Writing the unicode variable Gauss to file, a la f.write(Gauss), leads to a UnicodeEncodeError in Python 2, saying that 'ascii' codec can't encode character u'\xdf' in position 9. The UTF-8 bytecode representation of strings does not pose any problems with file writing. The solution for unicode strings is to use the codecs module and explicitly work with a file object that converts unicode to UTF-8:

import codecs
with codecs.open('tmp.txt', 'w', 'utf-8') as f:
    f.write(Gauss)

This is not necessary with Python 3, so if you use non-English characters, Python 3 has a clear advantage over Python 2.

To summarize, non-English character can be input with a non-English keyboard and stored either as a plain (byte) string or as a unicode string:

>>> name = 'Åsmund Ødegård'  # plain string
>>> check(name)
Åsmund Ødegård, str: '\xc3\x85smund \xc3\x98deg\xc3\xa5rd' (17)
>>> name = u'Åsmund Ødegård' # unicode
>>> check(name)
Åsmund Ødegård, unicode: u'\xc5smund \xd8deg\xe5rd' (14)
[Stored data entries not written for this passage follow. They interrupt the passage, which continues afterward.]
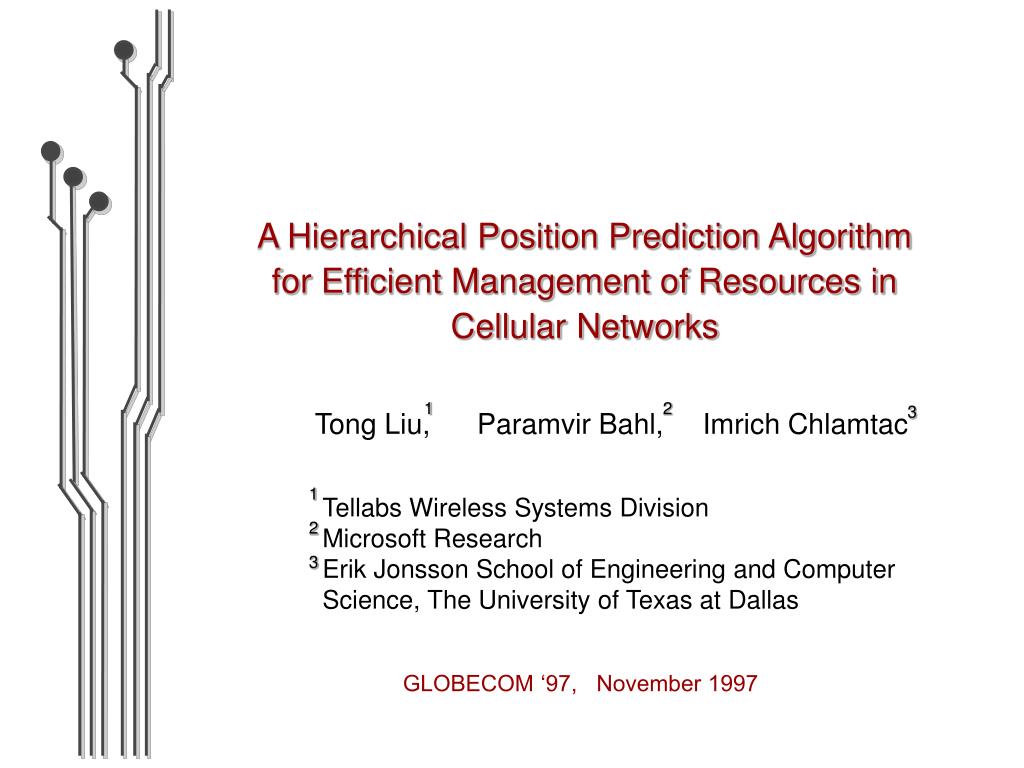 A Hierarchical Position Prediction Algorithm for Efficient Management of Resources in Cellular Networks

Tong Liu,$^1$ Paramvir Bahl,$^2$ Imrich Chlamtac$^3$

$^1$ Tellabs Wireless Systems Division
$^2$ Microsoft Research
$^3$ Erik Jonsson School of Engineering and Computer Science, The University of Texas at Dallas

GLOBECOM ‘97, November 1997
Alternatively, the non-English characters can be specified with special codes, depending on whether the representation is a plain UTF-8 string or a unicode string. Using a table with conversion between unicode and UTF-8 representation we find that in UTF-8, Å has the code C3 85, Ø is C3 98, and å is C3 A5:

>>> name = '\xc3\x85smund \xc3\x98deg\xc3\xa5rd'
>>> check(name)
Åsmund Ødegård, str: '\xc3\x85smund \xc3\x98deg\xc3\xa5rd' (17)

In unicode, Å is C5, Ø is D8, å is E5:

>>> name = u'\xc5smund \xd8deg\xe5rd'
>>> check(name)
Åsmund Ødegård, unicode: u'\xc5smund \xd8deg\xe5rd' (14)

The examples above have been collected in the file unicode_utf8.py.